I can say as a fun fact that when i reinstate SSRIs after not taking them for quite long time, i have window for like week or two, after which i go worse than my natural baseline, but i if i add inositol, like 50g a day, then i bounce back from crash to the window again. How long would it last i do not know, i suppose it just temporary increases PLC and Ca+2 signaling similar to the way fluoxetine did in the scientific work i linked on my original post.Meso wrote: ↑Sat Jul 17, 2021 3:36 pmI don't think it's that simple. You are onto something here for sure, but it's not the only root issue. There are several factors we must consider. Sex hormone receptors are methylated/silenced. I keep seeing people with normal testosterone levels yet they lack nocturnal erections and morning wood. Also, the genital numbness might be peripheral; a problem affecting the spinal cord, I reckon.
Either way, the only way we can know whether your hypothesis is solid is through good ol` trial and error. I appreciate the fact that you are trying this on yourself. Thank you for that. I always try things on myself to share with other members my reactions before they try it themselves.
That said, several of my patients have found relief with supraphysiological TRT + lithium + progesterone, through trial-and-error, which points towards methylation and sex hormone receptors' malfunction.
It's my fifth day so far, nothing interesting to report as of now. Pay attention to the fact that inositol on average took like 7 weeks to fully work.

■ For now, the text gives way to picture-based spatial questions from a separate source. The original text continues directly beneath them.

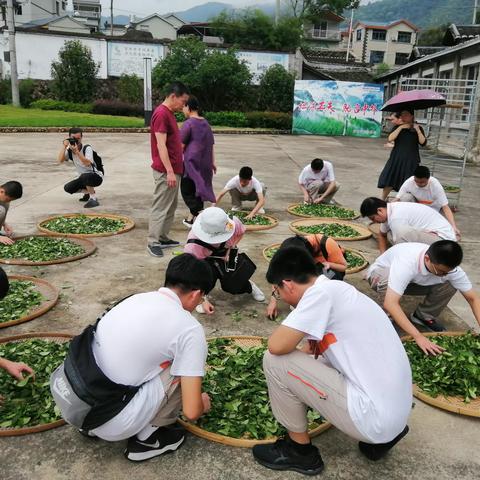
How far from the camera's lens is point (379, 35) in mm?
58688

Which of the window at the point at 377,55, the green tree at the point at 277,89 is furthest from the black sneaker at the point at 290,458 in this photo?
the window at the point at 377,55

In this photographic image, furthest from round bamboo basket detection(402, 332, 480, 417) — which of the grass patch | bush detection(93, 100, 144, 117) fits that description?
bush detection(93, 100, 144, 117)

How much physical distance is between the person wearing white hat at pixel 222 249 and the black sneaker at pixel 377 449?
184cm

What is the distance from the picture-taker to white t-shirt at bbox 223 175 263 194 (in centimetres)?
705

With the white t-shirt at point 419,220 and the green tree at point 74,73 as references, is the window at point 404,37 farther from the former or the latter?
the white t-shirt at point 419,220

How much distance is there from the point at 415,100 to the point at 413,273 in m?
4.05

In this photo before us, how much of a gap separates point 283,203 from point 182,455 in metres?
6.27

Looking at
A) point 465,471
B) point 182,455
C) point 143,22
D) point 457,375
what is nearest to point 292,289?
point 182,455

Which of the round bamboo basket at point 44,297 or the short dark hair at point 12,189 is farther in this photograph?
the short dark hair at point 12,189

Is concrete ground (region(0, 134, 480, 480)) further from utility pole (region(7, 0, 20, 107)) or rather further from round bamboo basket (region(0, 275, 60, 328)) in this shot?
utility pole (region(7, 0, 20, 107))

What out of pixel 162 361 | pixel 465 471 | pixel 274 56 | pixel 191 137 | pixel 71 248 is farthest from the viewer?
pixel 274 56

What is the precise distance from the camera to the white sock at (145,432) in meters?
2.45

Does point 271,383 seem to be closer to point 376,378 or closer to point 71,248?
point 376,378

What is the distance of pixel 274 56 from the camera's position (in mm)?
28406
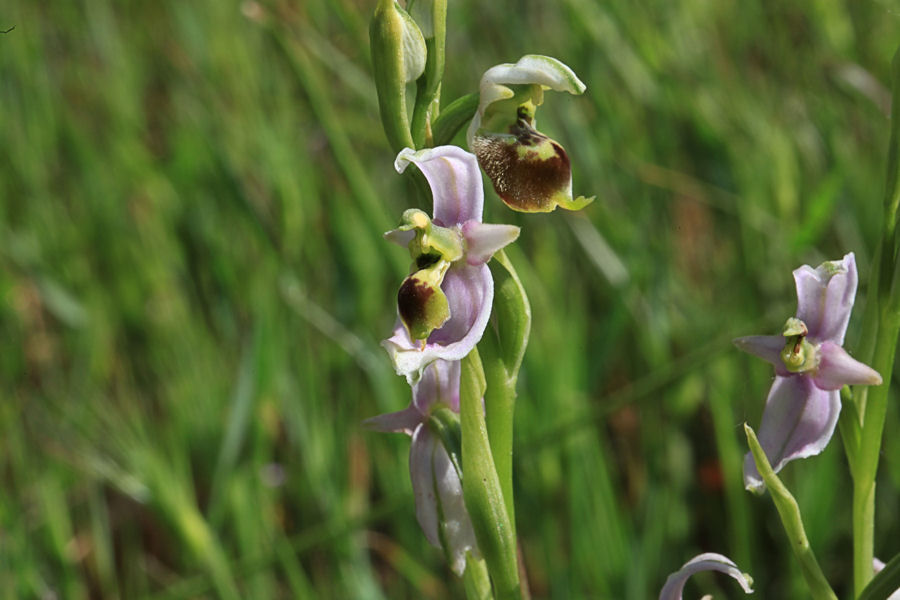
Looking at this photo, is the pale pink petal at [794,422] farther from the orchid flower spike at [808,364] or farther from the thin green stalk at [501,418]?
the thin green stalk at [501,418]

Actually after more research i do not know if SSRI microdose with inositol trial would be more hopeful, i will do more research and come to decision if magnesium trial has to wait after summer and during summer i may try microdose SSRI with inositol, so far with magnesium there is nothing happening, nothing interesting to report, except the fact that i do not have extreme brain fog as i would have, if i took magnesium solo, it is still 5 day though. But initial response to SSRI+inositol was better. So i will try this and come to magnesium later, if this trial will not work. SSRI regulate https://en.wikipedia.org/wiki/SOC_channels function and they are responsible for Ca+2 reuptake, i am curious what will happen if during SSRI-mediated SOCS blockade i will increase cytosol Ca2+ from phospholipase mediated IP3 and RyR3 receptor stimulation. This trial will last 3 weeks, after which i will make an assessment and decide what to do.

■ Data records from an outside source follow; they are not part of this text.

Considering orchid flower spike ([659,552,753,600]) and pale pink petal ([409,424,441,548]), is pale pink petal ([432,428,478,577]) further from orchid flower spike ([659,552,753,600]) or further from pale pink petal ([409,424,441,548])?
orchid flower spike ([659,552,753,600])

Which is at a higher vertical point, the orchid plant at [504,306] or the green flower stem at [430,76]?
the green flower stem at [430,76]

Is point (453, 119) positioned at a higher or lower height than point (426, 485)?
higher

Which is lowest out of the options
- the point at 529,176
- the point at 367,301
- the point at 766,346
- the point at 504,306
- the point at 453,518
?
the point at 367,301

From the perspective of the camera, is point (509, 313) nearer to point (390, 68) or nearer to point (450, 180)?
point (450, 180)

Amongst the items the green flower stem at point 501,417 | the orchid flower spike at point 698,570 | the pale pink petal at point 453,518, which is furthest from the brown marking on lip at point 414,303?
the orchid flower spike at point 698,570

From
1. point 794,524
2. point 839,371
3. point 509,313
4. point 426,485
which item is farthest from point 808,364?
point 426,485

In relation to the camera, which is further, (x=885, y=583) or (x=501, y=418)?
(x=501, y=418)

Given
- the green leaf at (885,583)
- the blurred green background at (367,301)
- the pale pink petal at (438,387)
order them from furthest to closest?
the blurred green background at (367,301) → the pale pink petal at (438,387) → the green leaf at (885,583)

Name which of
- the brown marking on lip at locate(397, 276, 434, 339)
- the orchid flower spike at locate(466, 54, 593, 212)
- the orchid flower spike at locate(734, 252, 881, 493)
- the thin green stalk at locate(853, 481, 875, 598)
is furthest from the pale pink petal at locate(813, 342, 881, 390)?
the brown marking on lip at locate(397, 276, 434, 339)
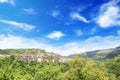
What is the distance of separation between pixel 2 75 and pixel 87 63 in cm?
2248

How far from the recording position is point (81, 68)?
206 ft

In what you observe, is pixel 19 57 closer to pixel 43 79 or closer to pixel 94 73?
pixel 43 79

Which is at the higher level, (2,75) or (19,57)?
(19,57)

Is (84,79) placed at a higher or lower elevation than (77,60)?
lower

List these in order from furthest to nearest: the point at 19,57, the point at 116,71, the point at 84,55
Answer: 1. the point at 19,57
2. the point at 116,71
3. the point at 84,55

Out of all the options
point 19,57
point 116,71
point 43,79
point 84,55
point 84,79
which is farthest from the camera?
point 19,57

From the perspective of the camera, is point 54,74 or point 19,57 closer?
point 54,74

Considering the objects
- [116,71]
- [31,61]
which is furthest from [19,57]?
[116,71]

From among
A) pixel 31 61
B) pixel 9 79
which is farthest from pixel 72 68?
pixel 31 61

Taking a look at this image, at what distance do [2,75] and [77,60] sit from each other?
2029 centimetres

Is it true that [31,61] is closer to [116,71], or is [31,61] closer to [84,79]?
[116,71]

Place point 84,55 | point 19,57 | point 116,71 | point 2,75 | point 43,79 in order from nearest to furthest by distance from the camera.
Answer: point 2,75
point 84,55
point 43,79
point 116,71
point 19,57

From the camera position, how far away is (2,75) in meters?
55.1

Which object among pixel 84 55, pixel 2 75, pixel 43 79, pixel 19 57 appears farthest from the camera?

Magnesium hypothesis comes from the idea that i tried to interconnect some of the inositol cures with component that is possible to be shared with those group of people who got cured from it, the decision comes from the proposition that what might vary between people is plasma level of various vitamins and minerals, then i researched various substances from that group to find if any of them has any interaction with IP3, DAG or intracellular Ca2+, after research i found that magnesium undergoes various interactions with both IP3 and Ca+2, but it was just a speculation, what was shared with these inositol cures is in fact that in cases where it cured PSSD, inositol was introduced with supplements that either raise serotonin levels, inhibit serotonin reuptake or induce serotonin release, so after extended research i came to conclusion that supplementing with SSRI is more hopefull way to go, as in one of the cured case it was supplemented alongside tramadol, which one of the mechanism is that it inhibits serotonin reuptake. I will write about ongoing sensual experiences during this treatment in this thread on a weekly basis. What is important that my PSSD manifest mainly in anhedonia and lack of emotions and imagination, i thought at some point it is actually my natural state of being, but after reinstating SSRI i experienced 100% relief in those symptoms for a brief moment, before things plateu and i got stuck with those symptoms again, which pointed me that in fact these things come from the fact that i have taken SSRI in the past.